The researchers stress that a functional test is not yet available for clinical practice and their RNA transcript panel would require further adaptation, testing and translation into a readily usable platform/device before it could be approved by regulators.
They highlight one potential advantage of their approach could help to rapidly diagnose respiratory illness, such as bacterial pneumonia or tuberculosis – while a pathogen-based blood test may not be effective (as the pathogen is in the lung, not the blood), a host-based test could still spot the tell-tale molecular signature it leaves in the patient’s blood, through the patient’s gene expression.
As part of the international, multi-partner DIAMONDS study, the next step is to trial the approach in thousands of patients in hospitals in Europe, Africa and Asia. This phase will assess the new approach against the current gold standard for clinical diagnosis, and how likely it is to change clinical decision making.
Dominic Habgood-Coote, a Research Associate within the Department of Infectious Disease at Imperial College London, and first author of the paper, said: “Using host transcriptional responses to disease is appealing for the diagnosis of fever in children, in whom traditional diagnostic approaches are particularly difficult. We have shown our approach is useful in answering narrowly defined clinical questions, but there is a clear benefit to expanding it to include a wider range of diseases and more detailed classification."
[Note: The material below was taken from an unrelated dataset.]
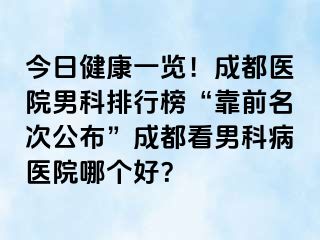 今日健康一览！成都医院男科排行榜“靠前名次公布”成都看男科病医院哪个好？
Professor Levin, added: “Fundamentally, I’m a clinician, and the reason we do research is that we want something better for the patients. I think the excitement around this platform is the clinical implication. If we can move it into clinical use, it really could transform health services.”
The work was funded through the European Union’s Horizon2020 programme, Wellcome Trust, Medical Research Foundation, and supported by the NIHR Imperial BRC. Patients for the validation cohort were recruited as part of the European Union Childhood Life-threatening Infectious Disease Study (EUCLIDS).
'Diagnosis of childhood febrile illness using a multi-class blood RNA molecular signature’ by Habgood-Coote, D. Wilson, C.Shimizu, C. et al. is published in the journal Cell Press Med.